### Required tasks
1. Would you reproduce, word for word, the portion of the router thread between "http://www.toolbarn.com/product/skil/1825/" and "that the Craftsman.", inclusive?
2. How would you sum up the router thread in two sentences?

### Exercise passage
Segment Open

# Router



## Willie T (Jan 29, 2009)

I got this one for about $89 at Lowe's a year ago. I love it. Only thing is that it does not have "soft start"... and that is a nice feature to have on any power tool.

http://www.toolbarn.com/product/skil/1825/


----------



## Termite (Apr 13, 2008)

Personally I'd suggest a Porter Cable or Bosch kit with plunge and fixed bases. Much better product that the Craftsman.


----------



## Clutchcargo (Mar 31, 2007)

For $99, it might be a good learner router and then it can transition into a loaner.


----------



## Willie T (Jan 29, 2009)

I have a Porter Cable 7539 that would be the cat's whiskers for you... but it runs about $350.


----------



## DangerMouse (Jul 17, 2008)

Porter/Cable 690LR Heavy Duty (6902 motor)

DM


----------



## Bob Mariani (Dec 1, 2008)

DangerMouse said:


> Porter/Cable 690LR Heavy Duty (6902 motor)
> 
> DM



This one is a good all around basic unit., With the cheaper ones you are better off not doing any routing, since everything you try will come out poorly.


----------



## DangerMouse (Jul 17, 2008)

Clutchcargo said:


> For $99, it might be a good learner router and then it can transition into a loaner.


a learner to a loaner.... hmmmmm

wouldn't work for me, i hate loaning my tools to ANYone, EVER!
they always come back dirty, broken or don't come home at all......

DM


----------



## DangerMouse (Jul 17, 2008)

Bob Mariani said:


> With the cheaper ones you are better off not doing any routing, since everything you try will come out poorly.


agreed :yes: 
i used a crappy one once.... never again.

DM


----------



## DangerMouse (Jul 17, 2008)

oh yeah, and unless you are routing BALSA wood, i'd avoid any cheap, generic bits. they'll be trash after the first pass.

DM


----------



## work4six-s (Mar 1, 2009)

Here is a web site you mite want to check out. http://www.reconditionedsales.com/


----------



## micromind (Mar 9, 2008)

I've got a Bosch 1617. I've used quite a few routers over the years, this one is the best so far. It has the chuck inserts for 1/4" and 1/2", and I bought a plunge base for it. 

It doesn't have soft-start, but it doesn't matter to me. Just another electronic thing that can fail.

Segment Closed

### Given material
Segment Open

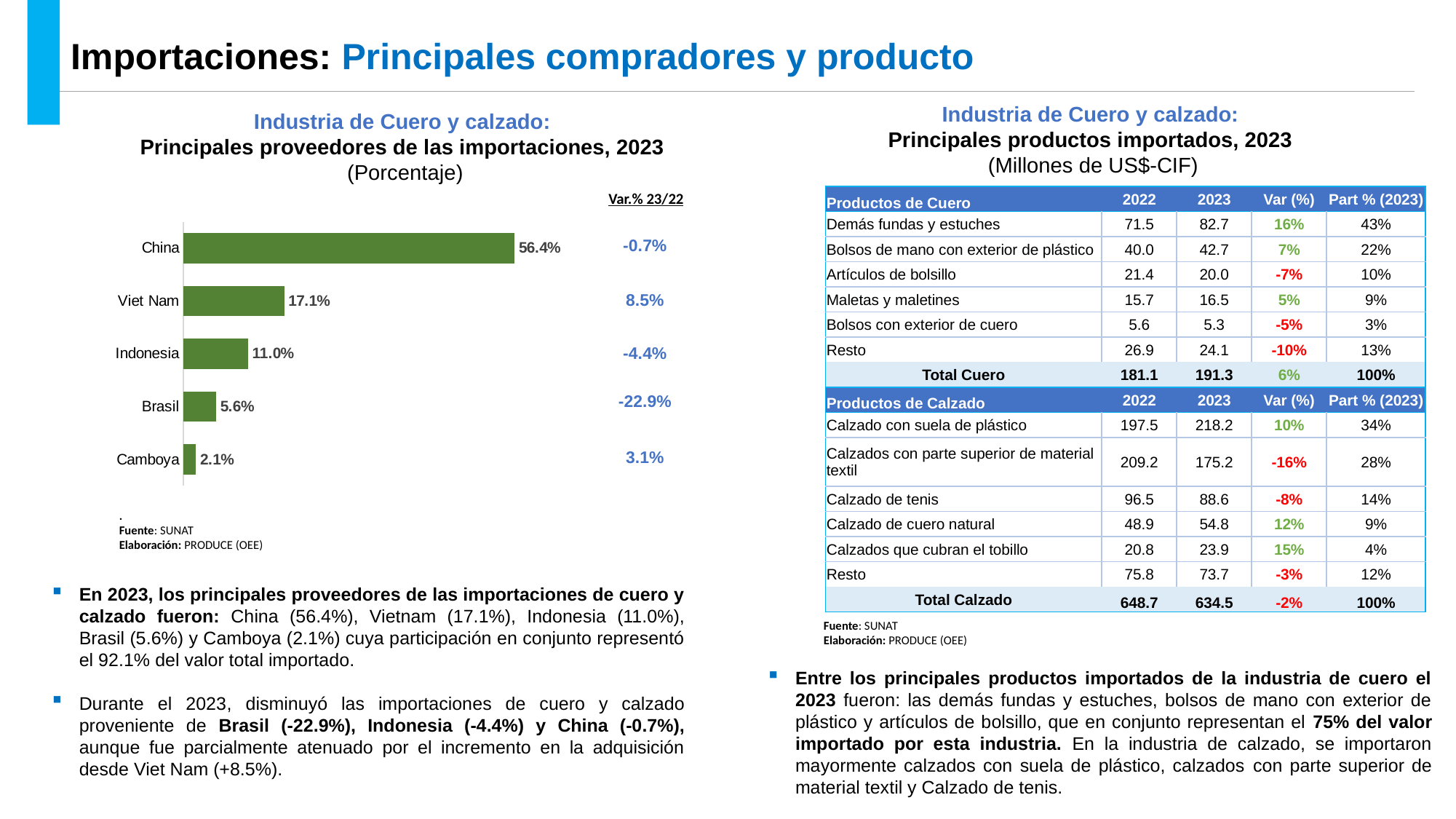
What is the value for Indonesia in the bar chart? 11.0% Which has a larger share in the bar chart, Viet Nam or Indonesia? Viet Nam What is the value for Camboya in the bar chart? 2.1% What is the difference between the shares of China and Viet Nam in the bar chart? 39.3% What is the value for Viet Nam in the bar chart? 17.1% Which country has the lowest share in the bar chart? Camboya How many countries are shown in the bar chart? 5 What type of chart is used to show the principal import suppliers? Bar chart What is the Var.% 23/22 shown next to Brasil in the bar chart? -22.9% What is the difference between the shares of Indonesia and Brasil in the bar chart? 5.4% What is the value for China in the bar chart of principal import suppliers? 56.4% Which country has the highest share in the bar chart? China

Segment Closed

### Written responses
1.
http://www.toolbarn.com/product/skil/1825/


----------



## Termite (Apr 13, 2008)

Personally I'd suggest a Porter Cable or Bosch kit with plunge and fixed bases. Much better product that the Craftsman.

2. Forum members recommend routers, praising Porter Cable and Bosch models such as the Porter/Cable 690LR and the Bosch 1617, while one poster loves a router bought at Lowe's for about $89 but notes that it lacks soft start. Several posters warn that cheap routers make everything come out poorly and that cheap, generic bits will be trash after the first pass.